# Короткая задача A
Как называется ранее вышедшая книга автора, которая упомянута в описании в отрывке для чтения о дипломатических буднях?

# Отрывок для чтения
---
На манжетах мелом. О дипломатических буднях без прикрас

Юрий Котов, 2021

В новой книге Юрий Котов – Чрезвычайный и Полномочный Посол, Заслуженный работник дипломатической службы, продолжает рассказ о профессиональной деятельности и повседневной жизни дипломатов. Как и в вышедшей ранее книге «Петух в вине, или Гастрономические воспоминания дипломата», серьезные сюжеты – вроде переговоров с талибами или бомбежек Югославии – перемежаются забавными бытовыми историями, изложенными автором с изрядной долей юмора и самоиронии. В формате PDF A4 сохранен издательский макет.

Оглавление

* * *

Приведённый ознакомительный фрагмент книги На манжетах мелом. О дипломатических буднях без прикрас предоставлен нашим книжным партнёром — компанией ЛитРес.

Купить и скачать полную версию книги в форматах FB2, ePub, MOBI, TXT, HTML, RTF и других

Студенческие горы

1959 году я более или менее удачно завершил учебу в средней школе. Менее — поскольку, сдав все выпускные экзамены на «отлично», умудрился получить трояк по химии, что лишило меня потенциальной надежды получить серебряную медаль. Впрочем, мой друг Валерий Штейнбах вообще завалил ее. Сейчас нашей, давно уже почившей химичке, наверное, было бы неловко: что ж она так обошлась с в будущем весьма незаурядными учениками. Валера уже давно доктор наук и профессор, журналист и писатель (издал на сегодняшний день около пятидесяти книг), крупный издатель, опубликовавший и моего «Петуха» (а так хочется надеяться, что, если я осилю и этот опус, хотя вряд ли, то он издаст и его). Ну да ладно, вернемся к моей «матерной альме» (она же альма-матер).
---
# Исходные данные

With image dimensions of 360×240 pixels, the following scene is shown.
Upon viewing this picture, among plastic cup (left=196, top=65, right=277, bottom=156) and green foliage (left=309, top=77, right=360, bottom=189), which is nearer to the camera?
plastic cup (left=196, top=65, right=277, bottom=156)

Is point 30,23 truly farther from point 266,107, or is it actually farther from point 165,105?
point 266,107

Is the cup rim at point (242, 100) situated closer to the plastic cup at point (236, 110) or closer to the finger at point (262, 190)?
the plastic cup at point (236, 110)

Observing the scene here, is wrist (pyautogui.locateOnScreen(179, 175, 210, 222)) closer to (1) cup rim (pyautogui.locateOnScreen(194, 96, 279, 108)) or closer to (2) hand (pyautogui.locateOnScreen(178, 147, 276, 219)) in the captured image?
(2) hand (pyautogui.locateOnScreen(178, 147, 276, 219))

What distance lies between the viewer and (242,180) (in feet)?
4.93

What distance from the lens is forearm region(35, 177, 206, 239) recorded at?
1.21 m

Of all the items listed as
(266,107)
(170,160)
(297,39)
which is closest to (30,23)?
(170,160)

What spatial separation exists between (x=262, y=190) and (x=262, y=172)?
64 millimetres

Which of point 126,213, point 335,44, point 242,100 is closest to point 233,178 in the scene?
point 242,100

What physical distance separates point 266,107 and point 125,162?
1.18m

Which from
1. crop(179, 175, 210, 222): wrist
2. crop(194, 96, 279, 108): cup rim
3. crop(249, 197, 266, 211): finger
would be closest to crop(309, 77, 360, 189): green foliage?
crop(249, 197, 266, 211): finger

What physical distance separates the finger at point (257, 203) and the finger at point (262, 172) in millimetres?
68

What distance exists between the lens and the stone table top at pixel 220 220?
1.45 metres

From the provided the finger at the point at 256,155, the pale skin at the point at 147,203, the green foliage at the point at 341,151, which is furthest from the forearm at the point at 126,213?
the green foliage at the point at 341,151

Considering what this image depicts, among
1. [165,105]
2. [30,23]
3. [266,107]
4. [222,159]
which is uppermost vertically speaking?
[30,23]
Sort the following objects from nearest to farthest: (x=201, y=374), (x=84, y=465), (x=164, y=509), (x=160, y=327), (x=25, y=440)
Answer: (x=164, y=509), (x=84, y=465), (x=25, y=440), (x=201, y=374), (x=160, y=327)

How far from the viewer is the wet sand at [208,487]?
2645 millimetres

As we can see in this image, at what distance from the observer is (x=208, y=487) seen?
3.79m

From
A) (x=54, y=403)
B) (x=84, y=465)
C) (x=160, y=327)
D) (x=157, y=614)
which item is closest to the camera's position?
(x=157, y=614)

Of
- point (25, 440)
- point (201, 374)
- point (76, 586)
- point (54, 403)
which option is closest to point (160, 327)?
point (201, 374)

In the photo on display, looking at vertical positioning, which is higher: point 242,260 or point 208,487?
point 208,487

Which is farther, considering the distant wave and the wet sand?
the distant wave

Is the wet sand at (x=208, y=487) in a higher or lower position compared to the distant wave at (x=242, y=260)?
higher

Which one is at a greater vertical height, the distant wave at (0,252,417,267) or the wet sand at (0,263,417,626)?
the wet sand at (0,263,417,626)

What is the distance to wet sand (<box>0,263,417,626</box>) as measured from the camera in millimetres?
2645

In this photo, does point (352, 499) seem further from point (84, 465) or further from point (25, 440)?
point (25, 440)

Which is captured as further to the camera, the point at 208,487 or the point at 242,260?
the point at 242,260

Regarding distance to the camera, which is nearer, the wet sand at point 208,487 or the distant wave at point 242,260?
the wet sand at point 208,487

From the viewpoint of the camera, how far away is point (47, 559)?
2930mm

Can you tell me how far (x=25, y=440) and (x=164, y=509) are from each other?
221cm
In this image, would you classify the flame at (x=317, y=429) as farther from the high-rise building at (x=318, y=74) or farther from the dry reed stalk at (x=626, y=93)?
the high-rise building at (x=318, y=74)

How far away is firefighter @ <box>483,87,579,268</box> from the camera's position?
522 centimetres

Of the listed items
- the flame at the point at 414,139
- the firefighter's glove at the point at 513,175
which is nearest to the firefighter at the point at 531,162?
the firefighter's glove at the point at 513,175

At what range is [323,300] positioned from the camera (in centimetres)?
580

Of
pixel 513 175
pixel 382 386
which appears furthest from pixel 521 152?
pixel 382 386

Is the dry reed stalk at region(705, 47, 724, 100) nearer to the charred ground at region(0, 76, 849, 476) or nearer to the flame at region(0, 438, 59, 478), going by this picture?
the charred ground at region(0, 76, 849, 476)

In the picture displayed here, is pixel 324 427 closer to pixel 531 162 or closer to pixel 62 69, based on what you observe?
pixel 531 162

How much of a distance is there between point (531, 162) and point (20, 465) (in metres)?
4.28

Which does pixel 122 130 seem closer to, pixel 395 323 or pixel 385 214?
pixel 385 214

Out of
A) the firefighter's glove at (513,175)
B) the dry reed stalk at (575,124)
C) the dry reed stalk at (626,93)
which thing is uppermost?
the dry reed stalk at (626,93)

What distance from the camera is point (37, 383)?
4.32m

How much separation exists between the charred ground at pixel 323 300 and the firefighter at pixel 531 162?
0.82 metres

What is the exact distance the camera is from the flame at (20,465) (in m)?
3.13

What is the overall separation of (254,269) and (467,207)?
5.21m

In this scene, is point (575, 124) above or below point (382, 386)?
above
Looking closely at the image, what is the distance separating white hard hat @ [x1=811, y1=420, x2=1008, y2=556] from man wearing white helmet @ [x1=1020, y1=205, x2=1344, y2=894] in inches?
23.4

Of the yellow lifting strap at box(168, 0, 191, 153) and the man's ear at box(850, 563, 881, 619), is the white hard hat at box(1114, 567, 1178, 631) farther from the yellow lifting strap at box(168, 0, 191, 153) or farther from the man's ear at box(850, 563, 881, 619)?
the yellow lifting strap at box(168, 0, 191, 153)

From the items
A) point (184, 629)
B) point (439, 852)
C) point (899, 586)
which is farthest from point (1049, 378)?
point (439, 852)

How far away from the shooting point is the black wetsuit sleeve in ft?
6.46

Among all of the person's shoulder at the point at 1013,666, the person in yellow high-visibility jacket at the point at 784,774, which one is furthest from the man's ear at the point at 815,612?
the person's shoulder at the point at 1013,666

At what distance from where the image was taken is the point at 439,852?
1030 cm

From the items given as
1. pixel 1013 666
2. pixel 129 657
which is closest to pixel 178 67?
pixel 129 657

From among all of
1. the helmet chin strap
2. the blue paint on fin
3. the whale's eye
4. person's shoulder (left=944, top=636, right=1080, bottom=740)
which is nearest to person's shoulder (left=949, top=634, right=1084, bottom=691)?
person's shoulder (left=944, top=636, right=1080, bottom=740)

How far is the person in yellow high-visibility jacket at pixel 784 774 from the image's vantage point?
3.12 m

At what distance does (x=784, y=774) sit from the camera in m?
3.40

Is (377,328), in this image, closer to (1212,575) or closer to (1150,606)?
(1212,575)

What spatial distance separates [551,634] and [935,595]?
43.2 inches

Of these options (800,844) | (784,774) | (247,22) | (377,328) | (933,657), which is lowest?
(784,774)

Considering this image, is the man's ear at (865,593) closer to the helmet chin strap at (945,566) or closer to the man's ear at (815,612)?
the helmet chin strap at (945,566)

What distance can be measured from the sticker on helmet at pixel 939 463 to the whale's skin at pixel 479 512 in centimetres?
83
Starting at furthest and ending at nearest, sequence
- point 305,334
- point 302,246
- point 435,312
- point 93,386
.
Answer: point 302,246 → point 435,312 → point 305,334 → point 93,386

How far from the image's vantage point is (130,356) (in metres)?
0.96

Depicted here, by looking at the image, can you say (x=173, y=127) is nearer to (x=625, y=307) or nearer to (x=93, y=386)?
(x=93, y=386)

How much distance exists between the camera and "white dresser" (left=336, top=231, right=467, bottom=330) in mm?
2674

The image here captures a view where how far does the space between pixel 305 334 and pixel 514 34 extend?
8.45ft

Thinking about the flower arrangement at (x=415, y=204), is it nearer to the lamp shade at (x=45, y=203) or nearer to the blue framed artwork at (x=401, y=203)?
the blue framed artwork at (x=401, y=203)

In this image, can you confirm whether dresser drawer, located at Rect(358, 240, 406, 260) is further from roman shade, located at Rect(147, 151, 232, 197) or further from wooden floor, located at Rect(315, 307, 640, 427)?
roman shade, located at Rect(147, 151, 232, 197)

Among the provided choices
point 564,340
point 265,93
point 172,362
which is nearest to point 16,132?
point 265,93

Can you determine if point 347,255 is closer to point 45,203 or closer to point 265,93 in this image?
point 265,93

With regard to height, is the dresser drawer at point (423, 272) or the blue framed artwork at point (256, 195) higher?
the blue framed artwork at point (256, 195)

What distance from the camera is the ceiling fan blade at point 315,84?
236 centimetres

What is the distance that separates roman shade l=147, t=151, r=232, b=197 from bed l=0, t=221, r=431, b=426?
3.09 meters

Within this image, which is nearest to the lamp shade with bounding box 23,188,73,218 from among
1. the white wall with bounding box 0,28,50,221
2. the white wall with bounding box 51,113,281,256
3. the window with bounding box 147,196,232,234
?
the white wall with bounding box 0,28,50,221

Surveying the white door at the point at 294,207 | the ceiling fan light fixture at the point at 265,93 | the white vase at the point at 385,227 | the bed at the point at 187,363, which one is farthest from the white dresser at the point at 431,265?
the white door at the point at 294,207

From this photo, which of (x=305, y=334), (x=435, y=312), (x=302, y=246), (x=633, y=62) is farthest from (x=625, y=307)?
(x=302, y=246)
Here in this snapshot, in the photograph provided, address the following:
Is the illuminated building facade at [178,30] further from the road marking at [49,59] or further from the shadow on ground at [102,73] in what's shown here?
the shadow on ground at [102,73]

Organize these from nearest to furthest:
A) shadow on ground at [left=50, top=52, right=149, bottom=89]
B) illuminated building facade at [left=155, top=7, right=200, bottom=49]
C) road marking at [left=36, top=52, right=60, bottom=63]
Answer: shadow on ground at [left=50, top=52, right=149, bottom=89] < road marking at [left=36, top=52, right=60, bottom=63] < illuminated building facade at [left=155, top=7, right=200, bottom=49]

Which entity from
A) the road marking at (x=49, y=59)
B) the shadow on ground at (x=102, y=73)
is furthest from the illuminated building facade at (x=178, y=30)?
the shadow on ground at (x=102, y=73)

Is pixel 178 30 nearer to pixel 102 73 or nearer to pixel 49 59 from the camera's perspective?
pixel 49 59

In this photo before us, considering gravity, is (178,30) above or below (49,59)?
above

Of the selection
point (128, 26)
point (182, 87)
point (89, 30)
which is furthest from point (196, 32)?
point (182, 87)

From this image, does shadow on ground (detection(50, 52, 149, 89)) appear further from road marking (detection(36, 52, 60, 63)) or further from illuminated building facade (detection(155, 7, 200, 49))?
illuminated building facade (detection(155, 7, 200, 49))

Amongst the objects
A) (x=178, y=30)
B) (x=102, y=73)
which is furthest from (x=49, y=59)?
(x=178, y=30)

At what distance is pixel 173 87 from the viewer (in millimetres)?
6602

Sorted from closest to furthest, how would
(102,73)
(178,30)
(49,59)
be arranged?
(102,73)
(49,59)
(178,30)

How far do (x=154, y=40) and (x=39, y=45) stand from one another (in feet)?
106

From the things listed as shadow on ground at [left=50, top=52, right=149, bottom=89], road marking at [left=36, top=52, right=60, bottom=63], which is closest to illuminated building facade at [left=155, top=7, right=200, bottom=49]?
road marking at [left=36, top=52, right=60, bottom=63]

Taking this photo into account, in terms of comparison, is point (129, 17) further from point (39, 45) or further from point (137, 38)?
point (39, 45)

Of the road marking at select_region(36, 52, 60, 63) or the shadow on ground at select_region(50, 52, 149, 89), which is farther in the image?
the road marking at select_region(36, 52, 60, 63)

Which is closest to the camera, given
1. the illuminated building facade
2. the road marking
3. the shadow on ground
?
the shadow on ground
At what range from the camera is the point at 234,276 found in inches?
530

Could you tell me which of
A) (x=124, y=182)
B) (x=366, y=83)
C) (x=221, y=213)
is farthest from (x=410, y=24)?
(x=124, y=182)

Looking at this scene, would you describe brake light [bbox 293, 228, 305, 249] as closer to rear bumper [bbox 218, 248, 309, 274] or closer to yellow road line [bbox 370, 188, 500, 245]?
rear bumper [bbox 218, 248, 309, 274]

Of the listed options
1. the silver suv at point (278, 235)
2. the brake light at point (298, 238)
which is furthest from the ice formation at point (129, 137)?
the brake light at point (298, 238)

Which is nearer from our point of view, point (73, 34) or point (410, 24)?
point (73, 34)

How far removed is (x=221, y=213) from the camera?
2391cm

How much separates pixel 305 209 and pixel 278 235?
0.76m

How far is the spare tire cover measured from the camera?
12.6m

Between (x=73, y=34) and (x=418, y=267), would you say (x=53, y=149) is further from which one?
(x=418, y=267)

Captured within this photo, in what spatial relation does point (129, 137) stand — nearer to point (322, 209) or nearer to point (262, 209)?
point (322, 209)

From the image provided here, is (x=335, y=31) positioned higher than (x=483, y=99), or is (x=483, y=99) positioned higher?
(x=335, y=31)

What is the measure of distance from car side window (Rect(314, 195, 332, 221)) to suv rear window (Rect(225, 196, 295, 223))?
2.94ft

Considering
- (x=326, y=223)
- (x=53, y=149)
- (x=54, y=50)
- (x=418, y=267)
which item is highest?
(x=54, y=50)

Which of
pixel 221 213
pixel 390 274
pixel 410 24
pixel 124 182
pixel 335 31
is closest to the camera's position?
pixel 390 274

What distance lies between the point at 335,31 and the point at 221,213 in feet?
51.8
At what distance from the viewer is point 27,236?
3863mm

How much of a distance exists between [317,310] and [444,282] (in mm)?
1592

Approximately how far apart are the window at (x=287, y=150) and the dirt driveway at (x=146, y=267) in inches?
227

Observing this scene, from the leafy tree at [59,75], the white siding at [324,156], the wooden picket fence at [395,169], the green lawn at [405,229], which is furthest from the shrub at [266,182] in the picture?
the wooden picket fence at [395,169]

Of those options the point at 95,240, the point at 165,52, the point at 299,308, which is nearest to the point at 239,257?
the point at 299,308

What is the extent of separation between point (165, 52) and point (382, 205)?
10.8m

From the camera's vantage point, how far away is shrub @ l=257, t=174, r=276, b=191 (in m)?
---
# Короткая задача B
Подсчитайте, в скольких строках записей встречается слово «given». В ответе укажите только число.

# Ответ к заданию A
«Петух в вине, или Гастрономические воспоминания дипломата».

# Ответ к заданию B
2